Nicht nur auf das Automobil bezogen, was ist Nachhaltigkeit für Sie?

Nachhaltigkeit ist einer der wichtigsten Punkte für uns alle, unabhängig davon, in welchem Bereich wir tätig sind. Das beginnt bei der Materialforschung, wo wir schauen, mit welchen möglichst nachhaltig gewonnenen Materialien wir welche Komponenten in Zukunft bauen können. Ebenso in der Antriebsforschung. Die Verbrennungsmotoren, die wir jetzt und in den nächsten Jahrzehnten immer noch haben werden, werden immer weniger, aber es wird nicht plötzlich auf Elektro umgestellt werden. Daher müssen wir die Verbrennungsmotoren immer weiter optimieren. Das Thema Batterietechnologie ist ein riesiges Feld. Wo kommen die Materialien für die Batterien her? Wie werden sie recycelt? Jeder Kunde muss sich fragen, was er unter Nachhaltigkeit versteht. Wir haben zum Beispiel auch unsere Dienstflugreisen extrem reduziert, indem wir virtuelle Meetings abhalten. Das spart unglaublich viel CO2. Nachhaltigkeit per se kann man so gar nicht beantworten, es geht in jeden Bereich hinein.
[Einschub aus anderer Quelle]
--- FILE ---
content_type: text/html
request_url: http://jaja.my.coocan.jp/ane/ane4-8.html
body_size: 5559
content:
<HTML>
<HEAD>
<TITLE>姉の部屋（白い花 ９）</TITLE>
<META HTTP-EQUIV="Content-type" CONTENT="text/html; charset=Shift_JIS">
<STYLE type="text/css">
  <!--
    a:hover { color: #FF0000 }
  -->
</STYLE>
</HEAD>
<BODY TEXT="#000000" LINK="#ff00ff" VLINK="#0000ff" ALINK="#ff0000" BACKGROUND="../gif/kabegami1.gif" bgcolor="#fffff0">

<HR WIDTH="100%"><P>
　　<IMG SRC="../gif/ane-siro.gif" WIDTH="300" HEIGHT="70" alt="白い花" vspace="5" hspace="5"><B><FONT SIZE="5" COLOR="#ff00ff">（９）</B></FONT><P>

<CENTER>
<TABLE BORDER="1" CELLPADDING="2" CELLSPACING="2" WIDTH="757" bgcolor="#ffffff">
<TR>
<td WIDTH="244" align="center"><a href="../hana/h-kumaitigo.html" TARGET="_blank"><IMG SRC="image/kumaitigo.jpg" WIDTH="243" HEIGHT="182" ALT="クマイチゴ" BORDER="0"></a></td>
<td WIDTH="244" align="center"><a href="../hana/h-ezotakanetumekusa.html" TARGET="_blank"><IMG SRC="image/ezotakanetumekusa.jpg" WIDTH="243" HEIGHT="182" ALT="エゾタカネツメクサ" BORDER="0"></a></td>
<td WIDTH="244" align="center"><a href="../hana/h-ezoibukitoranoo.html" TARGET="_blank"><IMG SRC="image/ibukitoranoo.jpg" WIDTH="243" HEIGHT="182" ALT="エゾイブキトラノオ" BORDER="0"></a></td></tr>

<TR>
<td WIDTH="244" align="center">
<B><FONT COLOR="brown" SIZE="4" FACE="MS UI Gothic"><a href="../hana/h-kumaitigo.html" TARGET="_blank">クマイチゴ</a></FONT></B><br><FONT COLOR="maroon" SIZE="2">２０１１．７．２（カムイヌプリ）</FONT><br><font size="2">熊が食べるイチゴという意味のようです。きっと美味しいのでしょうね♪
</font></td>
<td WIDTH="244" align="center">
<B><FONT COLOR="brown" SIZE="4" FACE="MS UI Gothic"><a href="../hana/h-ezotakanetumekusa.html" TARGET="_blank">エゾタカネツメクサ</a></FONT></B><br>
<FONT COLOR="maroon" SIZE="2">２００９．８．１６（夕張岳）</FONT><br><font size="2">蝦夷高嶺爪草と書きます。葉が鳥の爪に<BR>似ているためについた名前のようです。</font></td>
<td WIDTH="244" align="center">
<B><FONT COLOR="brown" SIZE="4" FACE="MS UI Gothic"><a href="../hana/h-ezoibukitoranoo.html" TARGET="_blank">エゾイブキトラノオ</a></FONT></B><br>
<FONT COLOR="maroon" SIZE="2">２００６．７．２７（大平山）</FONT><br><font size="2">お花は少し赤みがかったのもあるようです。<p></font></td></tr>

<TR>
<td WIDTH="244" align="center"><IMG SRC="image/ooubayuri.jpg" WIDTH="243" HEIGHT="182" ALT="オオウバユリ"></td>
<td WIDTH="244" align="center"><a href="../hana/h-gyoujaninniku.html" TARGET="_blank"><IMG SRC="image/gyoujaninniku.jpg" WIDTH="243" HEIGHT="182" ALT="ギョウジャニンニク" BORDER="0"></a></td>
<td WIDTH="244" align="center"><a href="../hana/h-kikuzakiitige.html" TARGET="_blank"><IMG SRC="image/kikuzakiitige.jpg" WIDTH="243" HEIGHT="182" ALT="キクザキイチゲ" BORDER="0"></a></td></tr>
„Mein persönlicher Wunsch ist eine Stadt mit weniger parkenden Autos und mehr Grünflächen.“

Welche Bedeutung hat das IDZ für Sie?

Das IDZ ist ein Fels in der Brandung, der seit 50 Jahren für die gute Sache kämpft, für das Verständnis von Gestaltung, Innovation und Empathie wirbt und Design in die breite Masse trägt. Wir müssen noch vielen Unternehmen klar machen, dass es, wenn sie in Design investieren, um viel mehr als nur das „Hübsch-Machen“ geht.

Glauben Sie, dass Institutionen wie das IDZ als Innovationstreiber oder als Mediator für Designverständnis fungieren können?

Als Designer sind wir eine Berufsgruppe, die noch immer viele Erklärungen braucht. Da können Institutionen wie das IDZ Aufklärer und Fürsprecher für Design und seine Mitglieder in Richtung Öffentlichkeit und Politik sein. Design, so wie es heute gelehrt und gelebt wird, kann aber viel mehr bewirken, als in der Allgemeinheit wahrgenommen wird. Institutionen und das IDZ können helfen zu kommunizieren, wozu Design in der Lage ist. Ein Unternehmen weiterzubringen, eine Identität zu stiften, Innovationen voranzutreiben. Es ist in der breiten Masse und auch in vielen Unternehmen noch nicht verstanden worden, dass Design Innovationen hervorbringen kann. In diesem Bereich kann das IDZ sehr helfen, und es wird auch nicht müde, diese Themen weiterhin publik zu machen.

Was sind Ihrer Meinung nach die Eigenschaften, die ein junger Designer mitbringen muss?

Jemand, der sich für Design interessiert, muss neugierig sein. Ich glaube, gute Designer sind viel gereist, haben viel beobachtet und sich stark inspirieren lassen. Menschen zu beobachten, mit Menschen zu sprechen, Probleme zu analysieren und Rückschlüsse zu ziehen – das ist sehr wichtig. Ein Designer muss Lust haben zu kommunizieren und es ist wichtig, dass man zuhören kann, empathisch ist und Eindrücke sammelt. In unserem Bereich der Gestaltung von Automobilen und Produkten stellen wir immer wieder fest, dass wir auch bei aller Digitalisierung nicht um das Zeichnen herumkommen. Egal, ob auf Post-Its oder in Büchern, die Zeichnung ist immer noch eines unserer wichtigsten Kommunikationsmittel.